Stored data: Begin
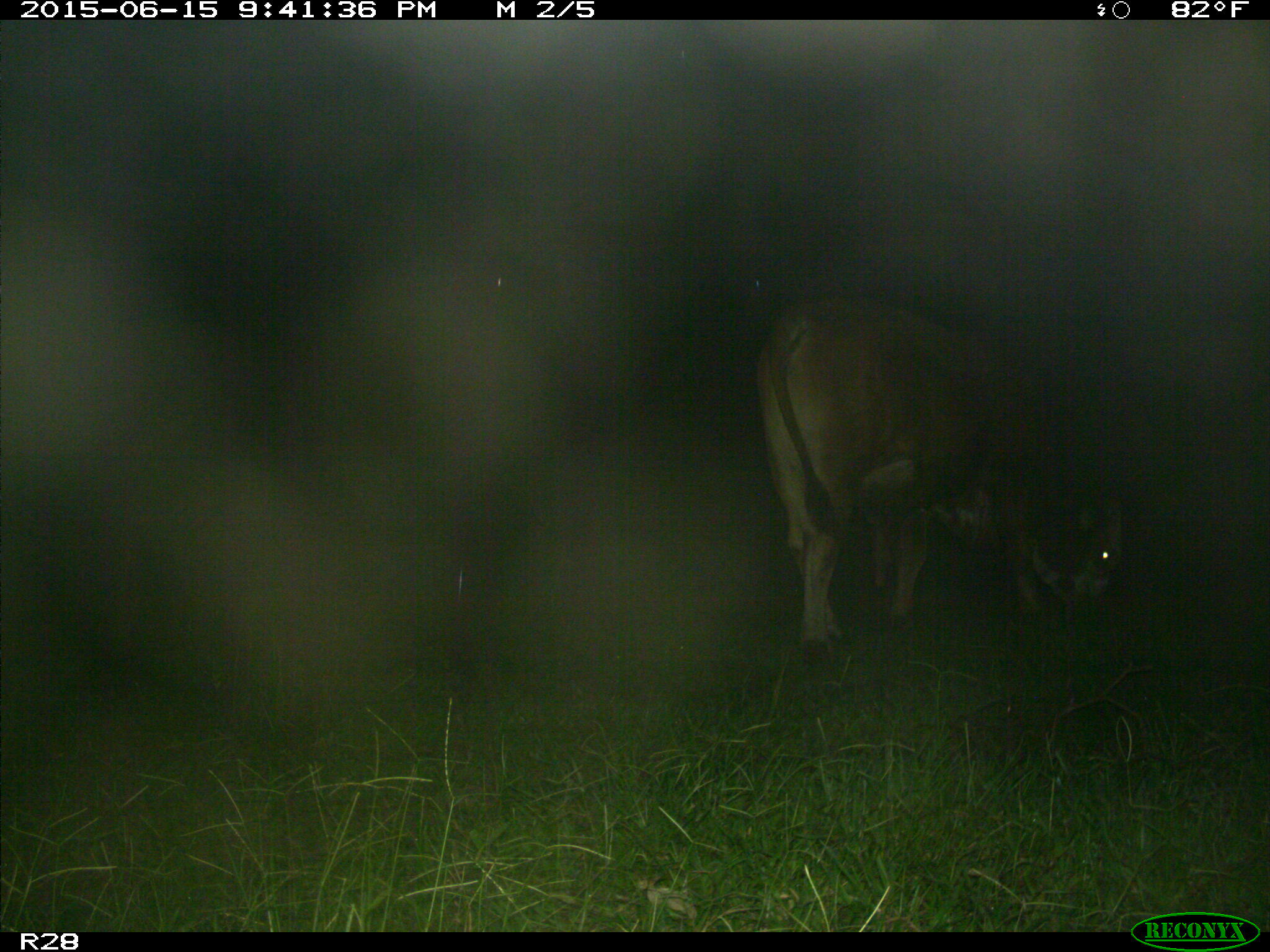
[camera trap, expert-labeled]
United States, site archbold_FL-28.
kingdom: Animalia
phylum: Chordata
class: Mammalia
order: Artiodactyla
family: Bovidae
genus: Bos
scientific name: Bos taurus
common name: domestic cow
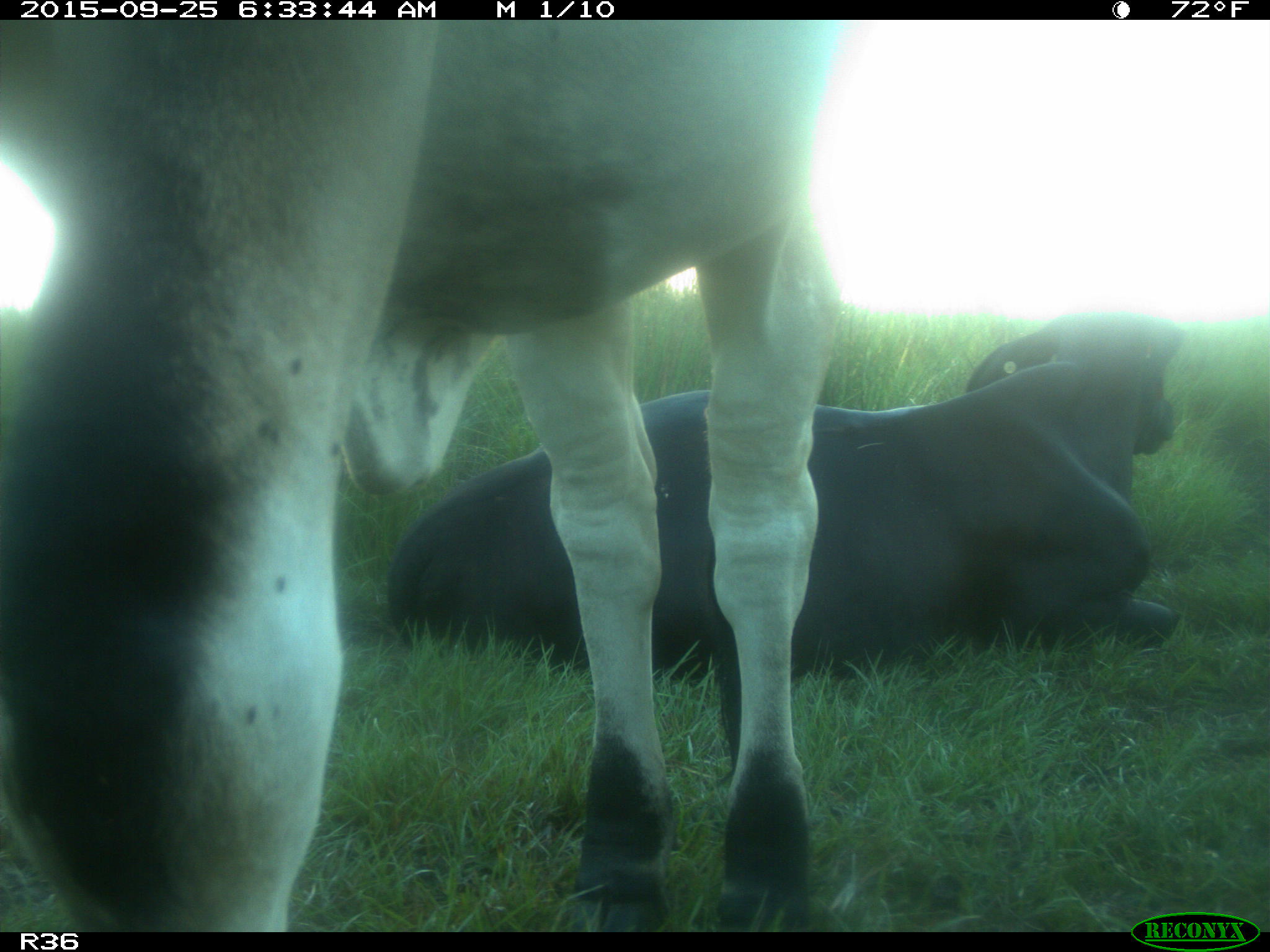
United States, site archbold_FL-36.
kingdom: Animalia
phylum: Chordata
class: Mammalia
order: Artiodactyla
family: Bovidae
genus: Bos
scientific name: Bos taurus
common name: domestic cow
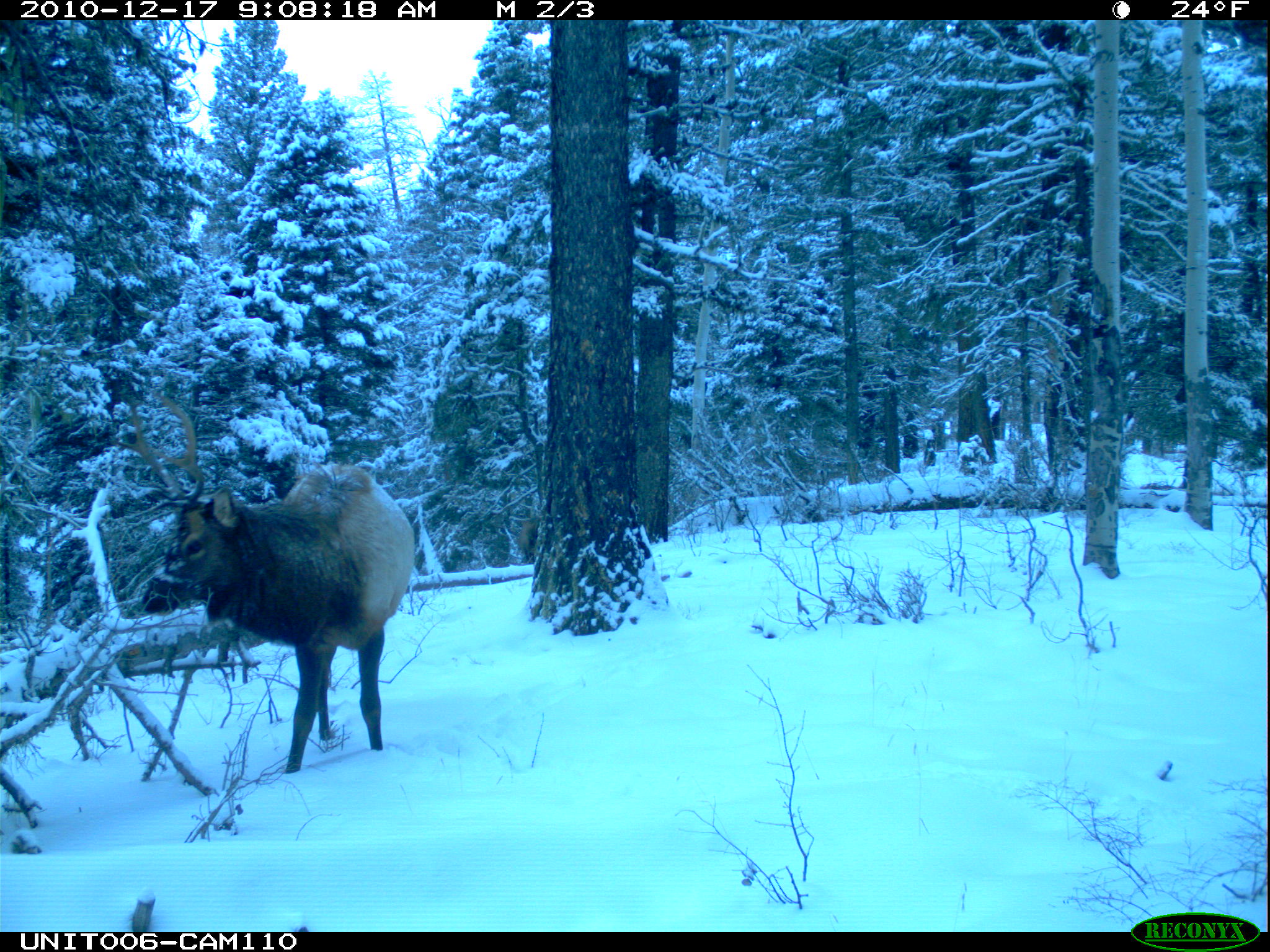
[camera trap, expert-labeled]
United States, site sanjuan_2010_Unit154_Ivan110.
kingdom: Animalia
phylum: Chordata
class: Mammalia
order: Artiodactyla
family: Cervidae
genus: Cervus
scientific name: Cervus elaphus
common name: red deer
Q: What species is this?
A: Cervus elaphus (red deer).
Stored data: End
- **Task brief**
Give back the full listing verbatim, skipping each picture.

- **Finished task**
[camera trap, expert-labeled]
United States, site archbold_FL-28.
kingdom: Animalia
phylum: Chordata
class: Mammalia
order: Artiodactyla
family: Bovidae
genus: Bos
scientific name: Bos taurus
common name: domestic cow
United States, site archbold_FL-36.
kingdom: Animalia
phylum: Chordata
class: Mammalia
order: Artiodactyla
family: Bovidae
genus: Bos
scientific name: Bos taurus
common name: domestic cow
[camera trap, expert-labeled]
United States, site sanjuan_2010_Unit154_Ivan110.
kingdom: Animalia
phylum: Chordata
class: Mammalia
order: Artiodactyla
family: Cervidae
genus: Cervus
scientific name: Cervus elaphus
common name: red deer
Q: What species is this?
A: Cervus elaphus (red deer).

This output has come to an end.